#POSTBABYHANKYPANKY: SHARING OUR KNOWLEDGE ABOUT SEXUALITY DURING THE TRANSITION TO PARENTHOOD
#PostBabyHankyPanky: Sharing our Knowledge about Sexuality During the Transition to Parenthood By Megan Muise, Research Co-ordinator (Originally Posted October 2018)
Welcoming a new baby into the family is often a time filled with joy and excitement for couples. During this time couples are also faced with many new challenges, including strain on their romantic and sexual relationship.
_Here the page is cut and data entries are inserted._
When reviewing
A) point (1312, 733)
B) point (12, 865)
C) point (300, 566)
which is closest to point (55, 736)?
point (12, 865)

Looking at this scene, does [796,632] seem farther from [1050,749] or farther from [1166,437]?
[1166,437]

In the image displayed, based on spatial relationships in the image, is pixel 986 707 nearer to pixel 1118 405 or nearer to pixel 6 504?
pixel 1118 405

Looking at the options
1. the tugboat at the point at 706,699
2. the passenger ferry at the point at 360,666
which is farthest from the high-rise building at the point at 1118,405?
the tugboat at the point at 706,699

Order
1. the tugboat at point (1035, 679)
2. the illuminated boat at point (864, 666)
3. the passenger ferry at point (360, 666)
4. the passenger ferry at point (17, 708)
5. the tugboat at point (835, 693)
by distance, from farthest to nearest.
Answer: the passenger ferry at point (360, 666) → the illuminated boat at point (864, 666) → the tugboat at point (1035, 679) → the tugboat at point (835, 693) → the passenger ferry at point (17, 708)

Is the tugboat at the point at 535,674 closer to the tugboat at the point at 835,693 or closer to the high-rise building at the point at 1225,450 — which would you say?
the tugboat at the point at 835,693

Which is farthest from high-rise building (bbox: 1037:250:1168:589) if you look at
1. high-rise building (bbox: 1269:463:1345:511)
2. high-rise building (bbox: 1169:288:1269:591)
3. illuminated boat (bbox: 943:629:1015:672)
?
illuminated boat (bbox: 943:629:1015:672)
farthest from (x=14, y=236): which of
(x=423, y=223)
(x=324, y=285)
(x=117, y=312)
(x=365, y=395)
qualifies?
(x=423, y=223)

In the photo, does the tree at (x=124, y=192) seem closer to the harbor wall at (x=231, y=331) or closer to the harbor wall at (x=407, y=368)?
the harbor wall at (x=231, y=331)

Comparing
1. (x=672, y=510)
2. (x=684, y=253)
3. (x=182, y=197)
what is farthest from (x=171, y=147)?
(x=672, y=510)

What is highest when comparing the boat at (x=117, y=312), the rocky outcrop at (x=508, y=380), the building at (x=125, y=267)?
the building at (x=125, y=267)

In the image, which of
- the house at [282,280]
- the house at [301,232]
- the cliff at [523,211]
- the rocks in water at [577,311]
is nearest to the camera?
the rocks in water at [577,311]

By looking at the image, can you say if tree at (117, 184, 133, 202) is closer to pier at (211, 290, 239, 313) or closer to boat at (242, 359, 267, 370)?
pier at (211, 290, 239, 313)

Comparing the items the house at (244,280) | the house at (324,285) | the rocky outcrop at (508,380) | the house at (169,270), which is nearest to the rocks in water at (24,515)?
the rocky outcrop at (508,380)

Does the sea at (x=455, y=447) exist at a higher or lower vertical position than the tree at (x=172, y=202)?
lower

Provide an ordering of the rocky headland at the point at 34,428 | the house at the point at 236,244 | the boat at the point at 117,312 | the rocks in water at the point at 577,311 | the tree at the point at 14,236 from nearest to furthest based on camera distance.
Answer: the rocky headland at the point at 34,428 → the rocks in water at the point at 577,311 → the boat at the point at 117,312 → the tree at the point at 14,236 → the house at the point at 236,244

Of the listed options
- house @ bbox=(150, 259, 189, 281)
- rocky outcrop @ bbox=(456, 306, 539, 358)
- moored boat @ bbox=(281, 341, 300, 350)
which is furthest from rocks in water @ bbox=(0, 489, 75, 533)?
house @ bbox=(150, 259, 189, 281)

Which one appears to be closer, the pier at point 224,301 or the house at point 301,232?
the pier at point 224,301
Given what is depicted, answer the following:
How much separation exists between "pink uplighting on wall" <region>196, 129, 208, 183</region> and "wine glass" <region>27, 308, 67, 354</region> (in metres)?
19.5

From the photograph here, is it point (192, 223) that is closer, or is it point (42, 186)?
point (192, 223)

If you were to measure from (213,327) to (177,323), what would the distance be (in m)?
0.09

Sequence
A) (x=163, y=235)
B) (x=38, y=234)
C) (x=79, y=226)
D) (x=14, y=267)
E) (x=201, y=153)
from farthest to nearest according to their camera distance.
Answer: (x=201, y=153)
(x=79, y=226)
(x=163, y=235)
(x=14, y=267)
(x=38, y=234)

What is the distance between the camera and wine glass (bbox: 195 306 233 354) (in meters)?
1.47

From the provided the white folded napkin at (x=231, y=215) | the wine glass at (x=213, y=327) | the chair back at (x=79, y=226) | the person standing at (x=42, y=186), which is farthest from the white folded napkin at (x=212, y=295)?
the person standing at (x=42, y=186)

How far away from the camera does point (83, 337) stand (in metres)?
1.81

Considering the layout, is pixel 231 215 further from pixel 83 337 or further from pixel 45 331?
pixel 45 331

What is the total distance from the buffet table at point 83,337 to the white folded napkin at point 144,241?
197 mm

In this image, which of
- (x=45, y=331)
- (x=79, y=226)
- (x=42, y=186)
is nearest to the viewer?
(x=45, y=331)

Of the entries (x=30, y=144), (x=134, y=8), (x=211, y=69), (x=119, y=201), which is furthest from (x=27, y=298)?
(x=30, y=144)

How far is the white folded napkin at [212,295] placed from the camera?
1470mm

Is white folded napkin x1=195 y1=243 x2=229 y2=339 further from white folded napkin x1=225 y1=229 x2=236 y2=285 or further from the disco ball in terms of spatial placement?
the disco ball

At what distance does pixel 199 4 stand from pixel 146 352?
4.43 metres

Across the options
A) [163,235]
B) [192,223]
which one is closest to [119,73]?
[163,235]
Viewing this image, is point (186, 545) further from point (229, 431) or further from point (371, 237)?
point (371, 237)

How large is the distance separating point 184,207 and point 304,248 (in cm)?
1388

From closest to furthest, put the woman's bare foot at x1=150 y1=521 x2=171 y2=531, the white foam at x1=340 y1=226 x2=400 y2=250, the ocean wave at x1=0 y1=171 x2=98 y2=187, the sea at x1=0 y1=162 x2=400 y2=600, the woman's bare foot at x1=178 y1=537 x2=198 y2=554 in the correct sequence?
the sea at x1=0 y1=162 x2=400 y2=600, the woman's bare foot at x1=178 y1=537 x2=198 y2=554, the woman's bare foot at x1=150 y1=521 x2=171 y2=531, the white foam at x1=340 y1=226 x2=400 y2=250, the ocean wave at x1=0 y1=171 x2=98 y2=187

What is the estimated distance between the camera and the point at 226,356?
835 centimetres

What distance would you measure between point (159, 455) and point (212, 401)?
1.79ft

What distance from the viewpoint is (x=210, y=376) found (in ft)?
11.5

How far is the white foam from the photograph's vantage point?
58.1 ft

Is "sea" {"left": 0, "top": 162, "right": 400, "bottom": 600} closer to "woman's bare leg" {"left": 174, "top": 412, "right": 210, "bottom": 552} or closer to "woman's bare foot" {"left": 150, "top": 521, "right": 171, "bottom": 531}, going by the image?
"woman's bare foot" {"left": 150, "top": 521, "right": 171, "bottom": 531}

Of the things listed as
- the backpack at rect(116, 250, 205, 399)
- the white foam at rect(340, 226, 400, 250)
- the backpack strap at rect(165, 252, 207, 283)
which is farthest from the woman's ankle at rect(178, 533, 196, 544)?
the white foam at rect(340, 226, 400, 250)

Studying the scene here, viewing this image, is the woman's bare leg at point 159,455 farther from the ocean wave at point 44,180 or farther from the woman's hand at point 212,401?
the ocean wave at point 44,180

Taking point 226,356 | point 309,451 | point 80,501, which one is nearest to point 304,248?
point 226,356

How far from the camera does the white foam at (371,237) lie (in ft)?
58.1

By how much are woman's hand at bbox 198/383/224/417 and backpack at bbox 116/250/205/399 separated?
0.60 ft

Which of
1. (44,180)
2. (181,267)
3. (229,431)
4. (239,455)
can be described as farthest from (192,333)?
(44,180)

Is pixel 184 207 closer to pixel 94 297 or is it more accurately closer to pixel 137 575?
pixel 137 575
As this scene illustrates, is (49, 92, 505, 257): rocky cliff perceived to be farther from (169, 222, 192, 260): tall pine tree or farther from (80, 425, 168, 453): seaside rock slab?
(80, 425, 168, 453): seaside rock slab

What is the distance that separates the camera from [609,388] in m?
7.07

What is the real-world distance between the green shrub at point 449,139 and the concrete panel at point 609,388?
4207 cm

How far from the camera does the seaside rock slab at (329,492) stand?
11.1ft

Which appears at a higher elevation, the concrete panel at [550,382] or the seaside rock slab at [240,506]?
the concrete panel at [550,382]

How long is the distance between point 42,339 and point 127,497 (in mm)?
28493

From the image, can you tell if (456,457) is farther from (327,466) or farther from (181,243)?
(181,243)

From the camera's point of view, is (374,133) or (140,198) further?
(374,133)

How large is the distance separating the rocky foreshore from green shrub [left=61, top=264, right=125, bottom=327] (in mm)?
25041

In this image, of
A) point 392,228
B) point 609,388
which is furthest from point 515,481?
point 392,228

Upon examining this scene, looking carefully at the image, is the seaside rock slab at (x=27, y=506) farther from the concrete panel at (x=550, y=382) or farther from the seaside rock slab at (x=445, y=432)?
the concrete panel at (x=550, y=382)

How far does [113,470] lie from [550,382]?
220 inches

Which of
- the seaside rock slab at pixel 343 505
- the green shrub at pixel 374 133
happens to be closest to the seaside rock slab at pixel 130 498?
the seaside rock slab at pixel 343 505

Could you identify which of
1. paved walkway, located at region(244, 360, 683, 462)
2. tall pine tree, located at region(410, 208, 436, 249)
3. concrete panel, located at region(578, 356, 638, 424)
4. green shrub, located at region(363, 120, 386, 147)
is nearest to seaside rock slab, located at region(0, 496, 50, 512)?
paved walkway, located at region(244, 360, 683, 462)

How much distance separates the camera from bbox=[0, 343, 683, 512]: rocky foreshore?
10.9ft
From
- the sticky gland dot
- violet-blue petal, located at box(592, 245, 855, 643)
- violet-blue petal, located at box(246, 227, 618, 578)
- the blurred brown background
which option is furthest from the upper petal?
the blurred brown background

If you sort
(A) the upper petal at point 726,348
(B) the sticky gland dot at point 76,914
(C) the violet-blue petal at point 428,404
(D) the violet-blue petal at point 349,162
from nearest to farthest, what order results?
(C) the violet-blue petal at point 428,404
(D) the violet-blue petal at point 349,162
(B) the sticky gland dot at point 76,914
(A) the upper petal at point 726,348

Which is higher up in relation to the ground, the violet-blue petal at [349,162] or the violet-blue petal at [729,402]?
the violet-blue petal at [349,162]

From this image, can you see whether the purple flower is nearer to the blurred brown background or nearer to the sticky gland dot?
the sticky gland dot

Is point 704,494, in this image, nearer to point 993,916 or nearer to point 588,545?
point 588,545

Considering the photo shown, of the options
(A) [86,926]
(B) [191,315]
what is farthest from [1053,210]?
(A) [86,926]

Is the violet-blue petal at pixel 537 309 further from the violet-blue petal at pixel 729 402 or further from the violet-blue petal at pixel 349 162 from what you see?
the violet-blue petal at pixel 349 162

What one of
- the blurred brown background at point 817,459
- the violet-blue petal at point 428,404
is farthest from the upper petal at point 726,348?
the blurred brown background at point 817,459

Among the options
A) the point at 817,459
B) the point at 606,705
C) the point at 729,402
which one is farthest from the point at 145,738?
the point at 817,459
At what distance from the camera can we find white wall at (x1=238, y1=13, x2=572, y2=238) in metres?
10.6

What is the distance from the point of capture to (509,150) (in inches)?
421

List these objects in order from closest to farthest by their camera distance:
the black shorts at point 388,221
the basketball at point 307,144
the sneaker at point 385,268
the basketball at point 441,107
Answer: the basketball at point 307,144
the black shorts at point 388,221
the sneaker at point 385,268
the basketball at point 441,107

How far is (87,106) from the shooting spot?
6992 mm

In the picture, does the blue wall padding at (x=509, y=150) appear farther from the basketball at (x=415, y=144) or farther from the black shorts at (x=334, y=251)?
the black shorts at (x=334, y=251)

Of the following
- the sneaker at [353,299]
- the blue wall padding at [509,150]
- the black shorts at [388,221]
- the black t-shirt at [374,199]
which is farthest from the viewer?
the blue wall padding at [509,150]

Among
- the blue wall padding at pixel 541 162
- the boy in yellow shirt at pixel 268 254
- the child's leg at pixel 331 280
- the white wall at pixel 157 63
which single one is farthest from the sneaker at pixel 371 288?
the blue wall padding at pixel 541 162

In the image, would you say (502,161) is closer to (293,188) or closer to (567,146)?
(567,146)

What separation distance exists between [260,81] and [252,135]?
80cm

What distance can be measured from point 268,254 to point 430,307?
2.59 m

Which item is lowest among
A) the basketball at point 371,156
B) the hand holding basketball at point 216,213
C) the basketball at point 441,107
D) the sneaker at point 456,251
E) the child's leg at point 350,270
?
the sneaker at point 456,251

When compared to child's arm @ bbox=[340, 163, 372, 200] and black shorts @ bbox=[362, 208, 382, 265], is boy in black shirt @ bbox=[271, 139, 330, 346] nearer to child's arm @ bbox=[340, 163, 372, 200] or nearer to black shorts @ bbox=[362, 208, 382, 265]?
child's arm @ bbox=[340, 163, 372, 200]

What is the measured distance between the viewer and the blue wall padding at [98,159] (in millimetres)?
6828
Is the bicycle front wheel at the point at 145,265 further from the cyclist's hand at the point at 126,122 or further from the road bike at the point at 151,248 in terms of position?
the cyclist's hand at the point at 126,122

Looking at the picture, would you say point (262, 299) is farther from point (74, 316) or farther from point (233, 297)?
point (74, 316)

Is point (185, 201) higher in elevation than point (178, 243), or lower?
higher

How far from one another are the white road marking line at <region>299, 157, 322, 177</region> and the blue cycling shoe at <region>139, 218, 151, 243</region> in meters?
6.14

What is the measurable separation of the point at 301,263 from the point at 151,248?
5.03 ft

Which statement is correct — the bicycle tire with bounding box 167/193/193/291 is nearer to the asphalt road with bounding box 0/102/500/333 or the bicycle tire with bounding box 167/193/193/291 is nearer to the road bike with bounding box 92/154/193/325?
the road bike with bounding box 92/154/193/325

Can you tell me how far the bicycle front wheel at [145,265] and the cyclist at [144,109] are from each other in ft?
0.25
Research has shown that parents experience sharper declines in relationship satisfaction when compared to non-parents over the same period of time and that this decline continues beyond the first year postpartum [1]. Unfortunately, expectant parents aren’t provided with much information about how their sexual relationship will change during this transition, with the exception of being told when they can resume intercourse. In an online survey conducted by the Couples and Sexual Health Lab at Dalhousie University, 50% of pregnant North American women report being given absolutely no information about changes that may occur to their sexual relationship after childbirth [2]. Upon recognizing the lack of information being given to new parents about their changing sexual relationship, Dr. Natalie Rosen and her research team at Dalhousie University decided to create resources based on their previous research. Although scientific research articles are often readily available online, they are not always easily understood or interpreted. For this reason, many researchers have been focusing on knowledge translation, which refers to a project that shares scientific research with the general public. Creating material that is easily digestible and can be shared via social media can help get research findings out of academic journals and into the hands of the people that really need it.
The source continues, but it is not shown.